On the day the crew was filming the final scene of the film, when Ennis opens up his closet and stares at the shirts and a photo of Brokeback Mountain, a giddy Ledger walked up to Ossana and grabbed her shoulders from behind. He told her they had decided to make a slight alteration to the film.

“I couldn’t imagine what he was talking about,” she said. When they filmed the first take, she saw it right away. The two shirts had been reversed. When Ennis found the shirts, his was inside Jack's. Now, Jack’s shirt was inside his.

To me, that was just such a smart, smart thing,” she said.

“It had the whole force of the movie behind it. It was very, very powerful,” McMurtry agreed.

"Brokeback Mountain" was released to limited audiences in the U.S. on December 9, 2005, roughly eight years after Ossana first read the script. It was more successful than anyone involved could have imagined. A film that had been made for less than $15 million grossed $83 million domestically alone. The movie earned eight Academy Award nominations in 2006, more than any other film that year, and won Best Director, Best Original Score and Best Adapted Screenplay, although it famously missed out on Best Picture, which was given to “Crash.”

But there were people involved in the film that were frustrated by how the movie was interpreted by the public. Both Schamus and Ossana said it was important to consider it a story about homophobia first and foremost, rather than a universal love story. “People can argue over whether they’re bisexual. Who cares?” Ossana asked. “These are two men that fell in love with each other.”

“They just don’t get it.”

- "Brokeback" author Annie Proulx on the public's reaction to the film

Proulx, who wrote the original short story, was particularly irritated after the film came out, telling The Paris Review years later that she wished she had never written the story at all because of how people wished to see it, particularly men.

They can’t understand that the story isn’t about Jack and Ennis,” she said. “It’s about homophobia; it’s about a social situation; it’s about a place and a particular mindset and morality. They just don’t get it.”
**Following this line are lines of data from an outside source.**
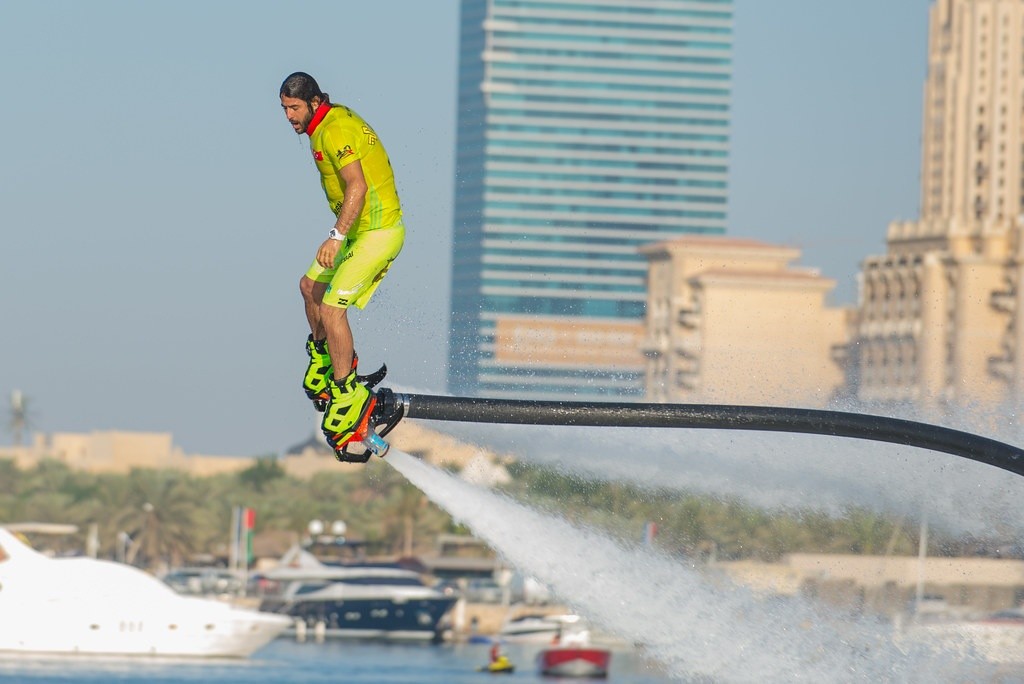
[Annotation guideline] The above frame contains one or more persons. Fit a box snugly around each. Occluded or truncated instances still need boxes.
[549,628,560,646]
[489,640,500,663]
[278,71,404,440]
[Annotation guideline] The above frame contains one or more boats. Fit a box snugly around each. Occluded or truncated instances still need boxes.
[490,656,514,674]
[0,525,296,657]
[502,614,559,643]
[540,624,610,679]
[256,520,460,641]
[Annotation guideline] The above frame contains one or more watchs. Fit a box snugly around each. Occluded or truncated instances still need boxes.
[328,228,346,241]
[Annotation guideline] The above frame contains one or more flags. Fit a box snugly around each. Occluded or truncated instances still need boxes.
[233,502,257,563]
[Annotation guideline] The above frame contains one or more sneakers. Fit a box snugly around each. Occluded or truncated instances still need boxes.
[300,334,359,397]
[326,377,378,449]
But the effect of the film was undeniable. Maxwell remembers comforting a weeping man she didn’t know when she first watched the film. McRobbie received letters from fans around the world saying how profoundly the film affected them.

“I think the movie meant a lot to a lot of people and certainly to myself,” Lee said. “I’m glad people are still thinking about it 10 years later.”

The social landscape has changed immensely in the decade since. Americans have become more accepting of the LGBT community. The Supreme Court ruled in June that same-sex marriage is legal under the Constitution. Whether "Brokeback Mountain," a film about two gay cowboys, played any role in that shift really depends on who you ask.

“Well, I’m going to ask you a question,” said Maxwell, herself a gay woman. “Is anybody 10 years later doing an article about 'Crash'?”